▶ Given information
━━━
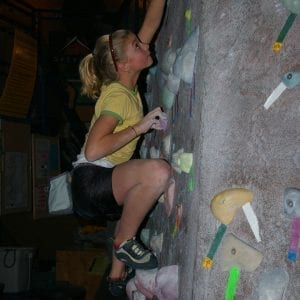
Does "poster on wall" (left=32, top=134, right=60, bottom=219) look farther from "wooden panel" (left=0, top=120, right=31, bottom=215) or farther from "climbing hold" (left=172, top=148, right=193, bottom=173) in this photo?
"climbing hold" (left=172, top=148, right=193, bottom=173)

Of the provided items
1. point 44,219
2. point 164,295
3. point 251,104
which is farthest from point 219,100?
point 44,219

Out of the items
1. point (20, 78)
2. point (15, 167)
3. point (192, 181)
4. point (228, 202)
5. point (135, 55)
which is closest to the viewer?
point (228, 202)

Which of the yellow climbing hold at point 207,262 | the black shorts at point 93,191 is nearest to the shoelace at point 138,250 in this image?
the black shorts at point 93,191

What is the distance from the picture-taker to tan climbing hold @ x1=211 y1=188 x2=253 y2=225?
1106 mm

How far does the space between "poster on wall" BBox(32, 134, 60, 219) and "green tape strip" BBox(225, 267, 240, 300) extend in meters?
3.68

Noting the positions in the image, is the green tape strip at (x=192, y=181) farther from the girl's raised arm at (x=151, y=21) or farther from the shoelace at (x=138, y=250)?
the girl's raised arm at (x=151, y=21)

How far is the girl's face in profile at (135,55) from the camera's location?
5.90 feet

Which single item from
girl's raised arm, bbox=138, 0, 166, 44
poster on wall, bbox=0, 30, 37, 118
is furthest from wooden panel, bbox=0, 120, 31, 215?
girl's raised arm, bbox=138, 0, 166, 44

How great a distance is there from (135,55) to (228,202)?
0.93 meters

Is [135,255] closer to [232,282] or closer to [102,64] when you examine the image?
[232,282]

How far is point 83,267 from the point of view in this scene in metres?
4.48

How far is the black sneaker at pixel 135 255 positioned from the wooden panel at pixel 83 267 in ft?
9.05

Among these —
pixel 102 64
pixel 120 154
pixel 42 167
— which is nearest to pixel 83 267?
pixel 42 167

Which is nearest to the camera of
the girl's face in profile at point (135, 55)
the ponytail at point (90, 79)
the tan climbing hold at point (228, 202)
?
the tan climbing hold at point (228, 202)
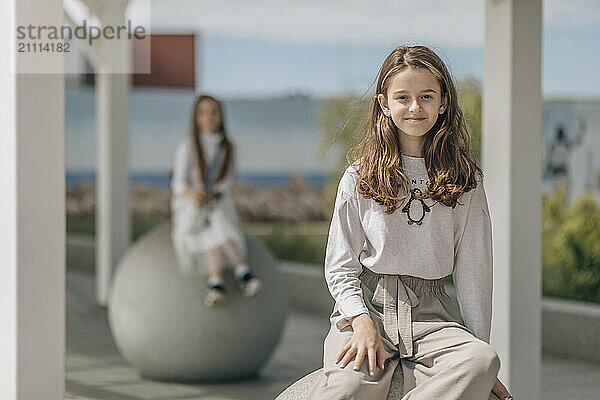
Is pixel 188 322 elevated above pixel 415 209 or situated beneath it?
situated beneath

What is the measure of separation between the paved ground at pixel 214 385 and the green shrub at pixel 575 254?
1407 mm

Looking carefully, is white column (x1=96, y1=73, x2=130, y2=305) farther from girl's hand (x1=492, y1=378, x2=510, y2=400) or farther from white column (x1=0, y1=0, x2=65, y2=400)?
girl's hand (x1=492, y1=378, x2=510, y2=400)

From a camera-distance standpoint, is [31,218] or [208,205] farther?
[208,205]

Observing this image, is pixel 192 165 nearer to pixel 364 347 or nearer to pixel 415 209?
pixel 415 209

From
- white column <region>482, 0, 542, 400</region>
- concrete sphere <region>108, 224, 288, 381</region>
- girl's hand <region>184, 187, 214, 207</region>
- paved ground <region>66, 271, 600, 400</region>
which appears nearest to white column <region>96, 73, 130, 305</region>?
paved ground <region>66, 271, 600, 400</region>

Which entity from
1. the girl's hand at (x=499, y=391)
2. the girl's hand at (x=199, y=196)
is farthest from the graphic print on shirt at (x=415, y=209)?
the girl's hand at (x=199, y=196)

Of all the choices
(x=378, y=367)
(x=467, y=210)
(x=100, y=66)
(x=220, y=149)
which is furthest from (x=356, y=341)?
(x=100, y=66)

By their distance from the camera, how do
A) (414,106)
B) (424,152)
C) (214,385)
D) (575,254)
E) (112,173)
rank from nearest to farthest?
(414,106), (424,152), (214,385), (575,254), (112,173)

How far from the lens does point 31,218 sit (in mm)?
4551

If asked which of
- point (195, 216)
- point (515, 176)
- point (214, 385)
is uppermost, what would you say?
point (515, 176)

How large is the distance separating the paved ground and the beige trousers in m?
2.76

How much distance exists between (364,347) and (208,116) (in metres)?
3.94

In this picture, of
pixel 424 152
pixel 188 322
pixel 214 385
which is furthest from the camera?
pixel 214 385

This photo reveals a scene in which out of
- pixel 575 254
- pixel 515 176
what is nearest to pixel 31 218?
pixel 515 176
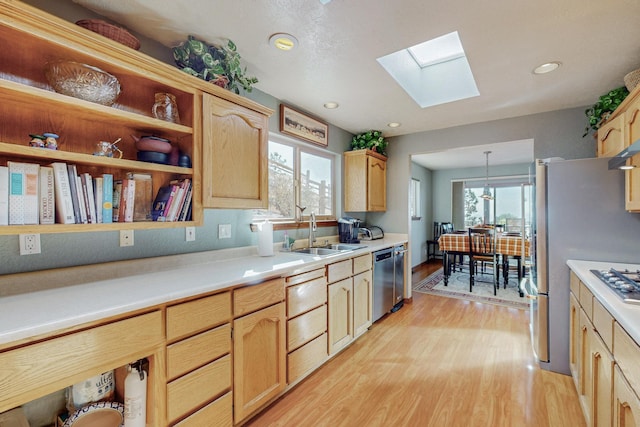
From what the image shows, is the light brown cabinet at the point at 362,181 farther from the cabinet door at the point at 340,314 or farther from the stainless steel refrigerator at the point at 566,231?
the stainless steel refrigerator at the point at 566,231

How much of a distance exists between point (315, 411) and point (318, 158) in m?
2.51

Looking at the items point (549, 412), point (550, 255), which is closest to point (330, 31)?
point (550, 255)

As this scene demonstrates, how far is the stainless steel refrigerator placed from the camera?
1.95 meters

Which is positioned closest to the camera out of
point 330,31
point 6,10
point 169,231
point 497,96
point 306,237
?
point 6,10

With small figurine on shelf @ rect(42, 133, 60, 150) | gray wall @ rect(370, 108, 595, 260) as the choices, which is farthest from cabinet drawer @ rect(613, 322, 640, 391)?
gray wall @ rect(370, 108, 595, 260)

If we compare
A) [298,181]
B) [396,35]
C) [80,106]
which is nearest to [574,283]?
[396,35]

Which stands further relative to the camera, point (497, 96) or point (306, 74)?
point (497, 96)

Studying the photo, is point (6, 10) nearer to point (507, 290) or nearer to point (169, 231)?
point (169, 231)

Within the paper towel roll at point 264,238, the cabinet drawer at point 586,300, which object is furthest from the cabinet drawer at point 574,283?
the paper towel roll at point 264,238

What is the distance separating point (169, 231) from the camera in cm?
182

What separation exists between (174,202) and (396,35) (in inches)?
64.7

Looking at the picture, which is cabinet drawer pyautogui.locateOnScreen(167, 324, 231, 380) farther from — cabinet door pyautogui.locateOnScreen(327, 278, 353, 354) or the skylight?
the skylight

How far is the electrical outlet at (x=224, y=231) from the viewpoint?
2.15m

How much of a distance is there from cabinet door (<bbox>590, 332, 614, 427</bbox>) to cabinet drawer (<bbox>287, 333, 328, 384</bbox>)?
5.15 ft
━━━
▶ Set problem
Set the listing down in full and exactly. Pictures within it should not appear in the copy.

▶ Answer
Does "poster on wall" (left=32, top=134, right=60, bottom=219) look farther from "wooden panel" (left=0, top=120, right=31, bottom=215) or farther from "climbing hold" (left=172, top=148, right=193, bottom=173) in this photo?
"climbing hold" (left=172, top=148, right=193, bottom=173)

Of the provided items
1. point 44,219
2. point 164,295
3. point 251,104
which is farthest from point 219,100?
point 44,219

Out of the items
1. point (20, 78)
2. point (15, 167)
3. point (192, 181)
4. point (228, 202)
5. point (135, 55)
which is closest to the viewer?
point (228, 202)

Which of the yellow climbing hold at point 207,262 | the black shorts at point 93,191 is nearest to the shoelace at point 138,250 in this image?
the black shorts at point 93,191

What is the distance from the picture-taker to tan climbing hold @ x1=211 y1=188 x2=253 y2=225?
1106 mm

How far does the space between "poster on wall" BBox(32, 134, 60, 219) and "green tape strip" BBox(225, 267, 240, 300) extend in meters?
3.68

Noting the positions in the image, is the green tape strip at (x=192, y=181) farther from the girl's raised arm at (x=151, y=21) or farther from the shoelace at (x=138, y=250)?
the girl's raised arm at (x=151, y=21)

How far is the girl's face in profile at (135,55) from the camera's location?
5.90 feet

Which single item from
girl's raised arm, bbox=138, 0, 166, 44
poster on wall, bbox=0, 30, 37, 118
is furthest from wooden panel, bbox=0, 120, 31, 215?
girl's raised arm, bbox=138, 0, 166, 44

How great a distance is there from (135,55) to (228,202)?
0.93 meters

Is [135,255] closer to [232,282] or closer to [102,64] when you examine the image?
[232,282]

How far is point 83,267 from the point of view in this scene in metres?
4.48

How far is the black sneaker at pixel 135 255 positioned from the wooden panel at pixel 83 267 in ft?
9.05

Among these —
pixel 102 64
pixel 120 154
pixel 42 167
— which is nearest to pixel 83 267?
pixel 42 167

Which is nearest to the camera of
the girl's face in profile at point (135, 55)
the ponytail at point (90, 79)
the tan climbing hold at point (228, 202)
?
the tan climbing hold at point (228, 202)
Is pixel 188 322 elevated above pixel 415 209 or situated beneath it?
situated beneath

What is the measure of separation between the paved ground at pixel 214 385 and the green shrub at pixel 575 254?
1407 mm

Looking carefully, is white column (x1=96, y1=73, x2=130, y2=305) farther from girl's hand (x1=492, y1=378, x2=510, y2=400) or farther from white column (x1=0, y1=0, x2=65, y2=400)?
girl's hand (x1=492, y1=378, x2=510, y2=400)

From a camera-distance standpoint, is [31,218] or [208,205] farther?
[208,205]

Observing this image, is pixel 192 165 nearer to pixel 364 347 or nearer to pixel 415 209?
pixel 415 209

From
- white column <region>482, 0, 542, 400</region>
- concrete sphere <region>108, 224, 288, 381</region>
- girl's hand <region>184, 187, 214, 207</region>
- paved ground <region>66, 271, 600, 400</region>
which appears nearest to white column <region>96, 73, 130, 305</region>?
paved ground <region>66, 271, 600, 400</region>

Which entity from
1. the girl's hand at (x=499, y=391)
2. the girl's hand at (x=199, y=196)
is farthest from the graphic print on shirt at (x=415, y=209)?
the girl's hand at (x=199, y=196)

Of all the choices
(x=378, y=367)
(x=467, y=210)
(x=100, y=66)
(x=220, y=149)
which is furthest from (x=356, y=341)?
(x=100, y=66)

By their distance from the camera, how do
A) (414,106)
B) (424,152)
C) (214,385)
D) (575,254)
E) (112,173)
rank from nearest to farthest?
(414,106), (424,152), (214,385), (575,254), (112,173)

How far from the lens does point 31,218 sit (in mm)?
4551

If asked which of
- point (195, 216)
- point (515, 176)
- point (214, 385)
is uppermost, what would you say?
point (515, 176)

How large is the distance separating the paved ground and the beige trousers in m?
2.76

How much distance exists between (364,347) and (208,116) (in metres)?
3.94

In this picture, of
pixel 424 152
pixel 188 322
pixel 214 385
which is furthest from the camera?
pixel 214 385

This photo reveals a scene in which out of
- pixel 575 254
- pixel 515 176
what is nearest to pixel 31 218?
pixel 515 176
From what the image shows, is the light brown cabinet at the point at 362,181 farther from the cabinet door at the point at 340,314 or farther from the stainless steel refrigerator at the point at 566,231?
the stainless steel refrigerator at the point at 566,231

How much of a distance exists between point (315, 411) and point (318, 158) in m?
2.51

Looking at the items point (549, 412), point (550, 255), which is closest to point (330, 31)?
point (550, 255)

As this scene demonstrates, how far is the stainless steel refrigerator placed from the camera?
1.95 meters

Which is positioned closest to the camera out of
point 330,31
point 6,10
point 169,231
point 497,96
point 306,237
?
point 6,10

With small figurine on shelf @ rect(42, 133, 60, 150) | gray wall @ rect(370, 108, 595, 260) as the choices, which is farthest from cabinet drawer @ rect(613, 322, 640, 391)?
gray wall @ rect(370, 108, 595, 260)

If we compare
A) [298,181]
B) [396,35]
C) [80,106]
which is nearest to [574,283]?
[396,35]

Which stands further relative to the camera, point (497, 96) or point (306, 74)?
point (497, 96)

Studying the photo, is point (6, 10) nearer to point (507, 290) or nearer to point (169, 231)?
point (169, 231)

Within the paper towel roll at point 264,238, the cabinet drawer at point 586,300, which object is furthest from the cabinet drawer at point 574,283?
the paper towel roll at point 264,238

What is the distance separating point (169, 231) from the camera in cm?
182

What separation exists between (174,202) and (396,35) (in inches)?
64.7

Looking at the picture, which is cabinet drawer pyautogui.locateOnScreen(167, 324, 231, 380) farther from — cabinet door pyautogui.locateOnScreen(327, 278, 353, 354) or the skylight?
the skylight

How far is the electrical outlet at (x=224, y=231) from the viewpoint?
2.15m

How much of a distance is there from cabinet door (<bbox>590, 332, 614, 427</bbox>) to cabinet drawer (<bbox>287, 333, 328, 384</bbox>)?
5.15 ft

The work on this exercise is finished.